Copy out the entries word for word, beginning at the start of the data block and ending with the line that contains "Answer: (34,317) < (157,171) < (226,150)", including that line.

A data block
** begin **

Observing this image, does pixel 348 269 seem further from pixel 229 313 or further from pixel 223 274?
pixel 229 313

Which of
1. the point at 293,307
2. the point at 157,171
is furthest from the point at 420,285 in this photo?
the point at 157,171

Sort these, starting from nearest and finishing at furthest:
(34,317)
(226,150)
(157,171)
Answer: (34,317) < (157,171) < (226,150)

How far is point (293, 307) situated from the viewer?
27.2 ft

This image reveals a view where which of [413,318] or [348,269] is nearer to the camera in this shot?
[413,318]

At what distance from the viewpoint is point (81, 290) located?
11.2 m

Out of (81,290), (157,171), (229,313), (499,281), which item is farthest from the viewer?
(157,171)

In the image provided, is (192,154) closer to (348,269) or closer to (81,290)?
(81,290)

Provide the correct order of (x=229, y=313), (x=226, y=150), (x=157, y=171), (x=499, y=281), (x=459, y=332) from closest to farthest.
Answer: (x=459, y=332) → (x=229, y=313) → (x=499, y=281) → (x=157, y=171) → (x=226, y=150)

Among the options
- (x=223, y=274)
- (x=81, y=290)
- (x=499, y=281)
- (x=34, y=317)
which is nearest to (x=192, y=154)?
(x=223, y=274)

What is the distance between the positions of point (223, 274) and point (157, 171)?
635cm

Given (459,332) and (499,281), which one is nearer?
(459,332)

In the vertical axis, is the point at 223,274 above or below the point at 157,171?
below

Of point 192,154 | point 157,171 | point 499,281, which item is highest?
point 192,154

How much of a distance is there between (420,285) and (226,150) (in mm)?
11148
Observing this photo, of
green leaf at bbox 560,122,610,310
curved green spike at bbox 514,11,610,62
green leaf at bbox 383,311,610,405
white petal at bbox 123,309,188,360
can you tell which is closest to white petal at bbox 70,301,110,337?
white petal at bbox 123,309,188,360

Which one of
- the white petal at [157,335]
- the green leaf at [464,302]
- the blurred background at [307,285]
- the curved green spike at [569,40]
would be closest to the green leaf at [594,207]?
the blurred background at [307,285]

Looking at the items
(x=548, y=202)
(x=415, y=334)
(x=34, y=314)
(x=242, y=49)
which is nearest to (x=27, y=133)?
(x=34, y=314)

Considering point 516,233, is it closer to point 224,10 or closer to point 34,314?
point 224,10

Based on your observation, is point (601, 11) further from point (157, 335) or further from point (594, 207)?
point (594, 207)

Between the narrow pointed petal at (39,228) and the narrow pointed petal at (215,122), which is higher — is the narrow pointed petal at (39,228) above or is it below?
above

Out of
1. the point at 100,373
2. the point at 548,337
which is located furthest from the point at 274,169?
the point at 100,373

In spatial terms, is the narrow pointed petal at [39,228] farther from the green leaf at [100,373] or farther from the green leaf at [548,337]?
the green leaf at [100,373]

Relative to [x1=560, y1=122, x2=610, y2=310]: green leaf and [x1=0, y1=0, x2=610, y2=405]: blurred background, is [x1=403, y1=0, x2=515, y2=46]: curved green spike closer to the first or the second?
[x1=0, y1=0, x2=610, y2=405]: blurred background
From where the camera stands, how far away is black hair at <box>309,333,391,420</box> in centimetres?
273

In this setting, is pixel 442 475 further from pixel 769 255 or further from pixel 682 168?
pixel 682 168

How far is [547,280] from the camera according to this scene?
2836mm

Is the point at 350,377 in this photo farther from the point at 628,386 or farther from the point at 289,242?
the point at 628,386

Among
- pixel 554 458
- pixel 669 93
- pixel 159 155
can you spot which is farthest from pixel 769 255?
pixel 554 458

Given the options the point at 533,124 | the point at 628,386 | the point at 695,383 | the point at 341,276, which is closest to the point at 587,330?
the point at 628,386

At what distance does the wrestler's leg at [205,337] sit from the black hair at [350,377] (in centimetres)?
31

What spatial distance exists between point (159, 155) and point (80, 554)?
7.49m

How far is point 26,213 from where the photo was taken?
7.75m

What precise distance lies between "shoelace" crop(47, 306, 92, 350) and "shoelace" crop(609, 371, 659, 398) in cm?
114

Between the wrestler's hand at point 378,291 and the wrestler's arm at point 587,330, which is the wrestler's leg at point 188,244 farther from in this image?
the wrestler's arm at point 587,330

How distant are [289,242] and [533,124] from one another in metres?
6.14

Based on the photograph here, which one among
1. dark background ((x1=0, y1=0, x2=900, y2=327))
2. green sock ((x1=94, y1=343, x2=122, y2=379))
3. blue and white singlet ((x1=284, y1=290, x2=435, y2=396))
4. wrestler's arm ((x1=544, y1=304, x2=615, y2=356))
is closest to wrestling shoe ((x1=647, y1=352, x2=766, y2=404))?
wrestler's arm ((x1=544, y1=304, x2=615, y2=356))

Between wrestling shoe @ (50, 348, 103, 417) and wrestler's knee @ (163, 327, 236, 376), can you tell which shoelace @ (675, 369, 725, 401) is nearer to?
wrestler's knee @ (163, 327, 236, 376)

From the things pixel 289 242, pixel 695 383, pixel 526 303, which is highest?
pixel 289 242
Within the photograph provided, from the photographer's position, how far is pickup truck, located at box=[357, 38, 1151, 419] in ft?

** end **

Exercise result:
Observing this image, does pixel 348 269 seem further from pixel 229 313 or further from pixel 223 274?
pixel 229 313

Which of
1. the point at 293,307
2. the point at 157,171
is furthest from the point at 420,285 in this photo?
the point at 157,171

Sort these, starting from nearest and finishing at furthest:
(34,317)
(226,150)
(157,171)
Answer: (34,317) < (157,171) < (226,150)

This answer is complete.